Figure 1.

Generation of hTERT RPE-1 stable cell lines overexpressing TPX2 full length (FL) or Δ43. (A) Western blotting (WB) analysis shows exogenous TPX2 (FLAG-tagged) in the indicated cell lines, after 12 and 24 h of dox induction. Levels of the fluorescent VENUS protein are also shown; actin is used as loading control. (B) Upper immunofluorescence (IF) panels show the localisation of Aurora-A and FLAG-tagged proteins in mitosis in the indicated cell lines (the green signal comes from anti-FLAG staining, while VENUS fluorescence was lost due to methanol fixation); in situ proximity ligation assay (isPLA) signals corresponding to the FLAG/Aurora-A interaction are shown in the panels below.

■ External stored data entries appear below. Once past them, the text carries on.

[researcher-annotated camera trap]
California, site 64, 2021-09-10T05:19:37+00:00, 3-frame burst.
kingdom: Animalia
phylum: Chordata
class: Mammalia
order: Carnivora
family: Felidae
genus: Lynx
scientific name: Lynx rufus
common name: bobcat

Arrows indicate the position of spindle poles, as assessed by α-tubulin staining. Quantification of the number of isPLA spots within the spindle area under the different conditions are also shown (measures from at least 40 mitoses from three independent experiments; standard deviations (s.d.) are shown; *** p < 0.0001, n.s. (not significant) p ≥ 0.05, one-way ANOVA, Tukey’s multiple comparisions test. (C) Total levels of TPX2 in the indicated cell lines in extracts from interphasic (I) and mitotic (M) cells, 12 h after induction with dox; cyclin B1 is used as a cell cycle control, actin as a loading control. Average fold increase (f.i.) of TPX2 levels in mitotic extracts is shown; subscripts indicate s.d. Molecular weights are indicated on the right side of the WB panels (A,C). (D) IF panels show interphase localisation and increased level of total TPX2 in the indicated cell lines after 12 h of dox induction. Scale bars: 10 μm.